● What this exercise asks:
a: For the forum post on sorting HTML links by their displayed text, decide whether each statement agrees with it: (i) the poster read the help file before asking, (ii) the poster wants the links sorted by the path inside the href, and (iii) adding tabs after the "> fixed the sort. For each one, answer yes or no and quote the words of the post that decide it.
b: Carry on the forum thread about sorting HTML links by their displayed text, starting right after its last line.

--- START Source text ---

How to sort HTML URLs by their displayed text?

How to sort HTML URLs by their displayed text?

5
NewbieNewbie
5

    May 03, 2006#1

    I've read the help file and searched this forum, but I still have no idea how Advanced Sort works.

    Here's an example of my content:

    <a href="/html/filename.html">Tomatoes</a>
    <a href="/html/odd_length_name">Bananas</a>
    <a href="/html/another_weird_name.html">Apples</a>

    I need to a-z sort by the text after the "> , so that I get this:

    <a href="/html/another_weird_name.html">Apples</a>
    <a href="/html/odd_length_name">Bananas</a>
    <a href="/html/filename.html">Tomatoes</a>

    I've tried adding tabs after the "> to delimit the columns:

    <a href="/html/filename.html"> ^t Tomatoes</a>
    <a href="/html/odd_length_name"> ^t Bananas</a>
    <a href="/html/another_weird_name.html"> ^t Apples</a>

    But after that not working, I get the impression that ultraedit will only sort fixed width columns?

    Thanks for any help...

--- END Source text ---
--- START Stored data ---

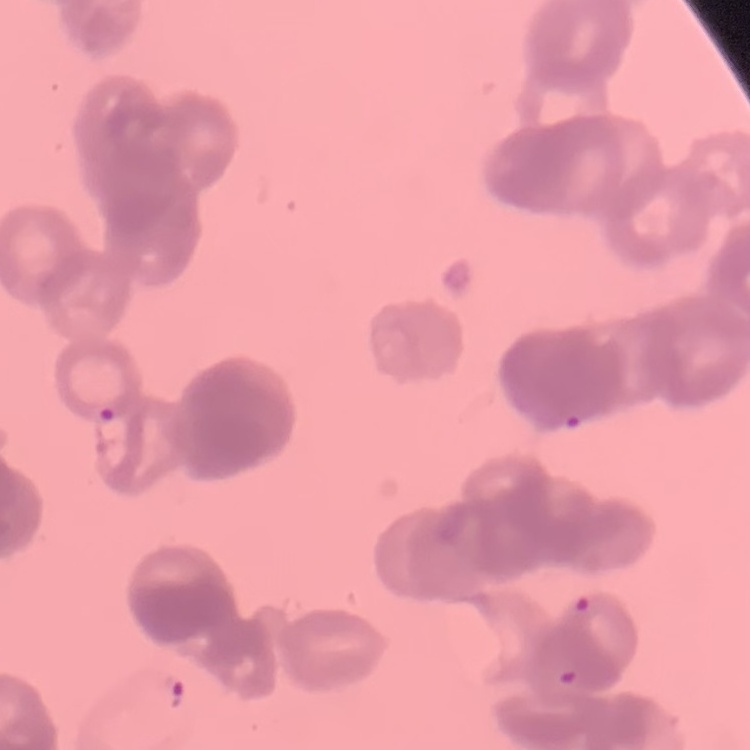

The erythrocytes exhibit rouleaux formation. One tile cut from a larger photomicrograph. Field's or Giemsa stain. Thin blood smear.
Comment on the morphology of the erythrocytes.
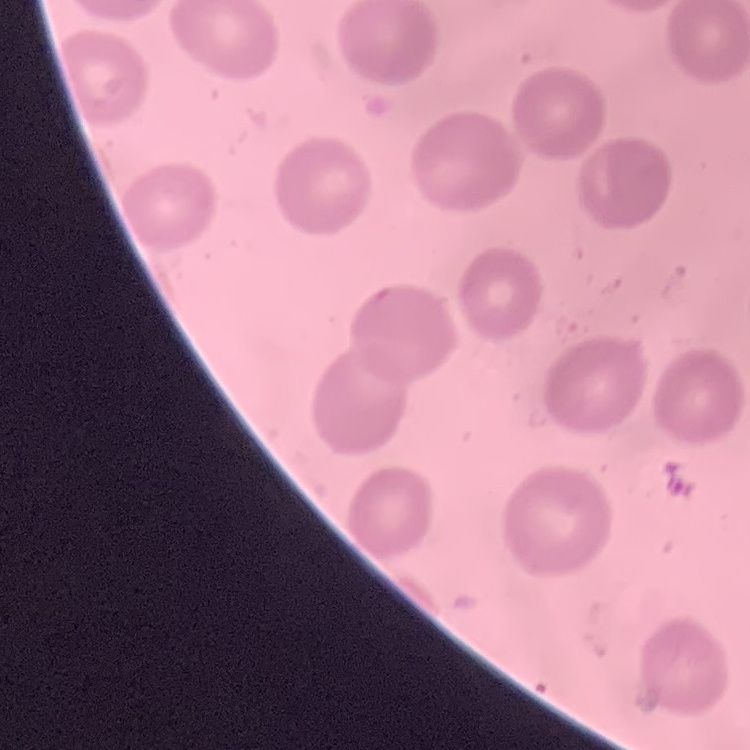

No rouleaux formation.

Square crop of a larger photomicrograph. Thin blood film. Field's or Giemsa stain.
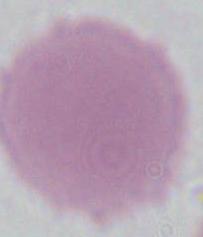

Summary:
  - Identification: red blood cell
  - Modality: photomicrograph
  - Magnification: 1000x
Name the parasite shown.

--- END Stored data ---

● Answers given:
a:
(i) Yes: "I've read the help file and searched this forum"
(ii) No: "I need to a-z sort by the text after the"
(iii) No: "But after that not working"

b:
    6,686585
    Grand MasterGrand Master
    6,686585

      May 03, 2006#2

      Yes, the sort is desigend to run only on fixed columns. To sort your links according to the visible link name, a macro must be used. The following macro uses first an UltraEdit style regular expression replace to move the hyperlink of every line to the end of the line to get the link name at start of every line. Then the file is sorted at column 1. After the sort the hyperlink is moved back to start of the line and you have the result you want. The Bottom ... Top sequence makes sure that the last line of the file is terminated with a CRLF (DOS) or LF (Unix) or CR (MAC).

      InsertMode
      ColumnModeOff
      HexOff
      UnixReOff
      Bottom
      IfColNum 1
      Else
      "
      "
      EndIf
      Top
      TrimTrailingSpaces
      Find RegExp "%^(<a href=*>^)^(*^)$"
      Replace All "^2^1"
      SortAsc IgnoreCase RemoveDup 1 -1 0 0 0 0 0 0
      Find RegExp "%^(*</a>^)^(<a href=*>^)$"
      Replace All "^2^1"

      Add UnixReOn or PerlReOn (v12+ of UE) at the end of the macro if you do not use UltraEdit style regular expressions by default - see search configuration. Macro command UnixReOff sets the regular expression option to UltraEdit style.
      Best regards from an UC/UE/UES for Windows user from Austria

      5
      NewbieNewbie
      5

        May 04, 2006#3

        Wow, EXTREMELY helpful!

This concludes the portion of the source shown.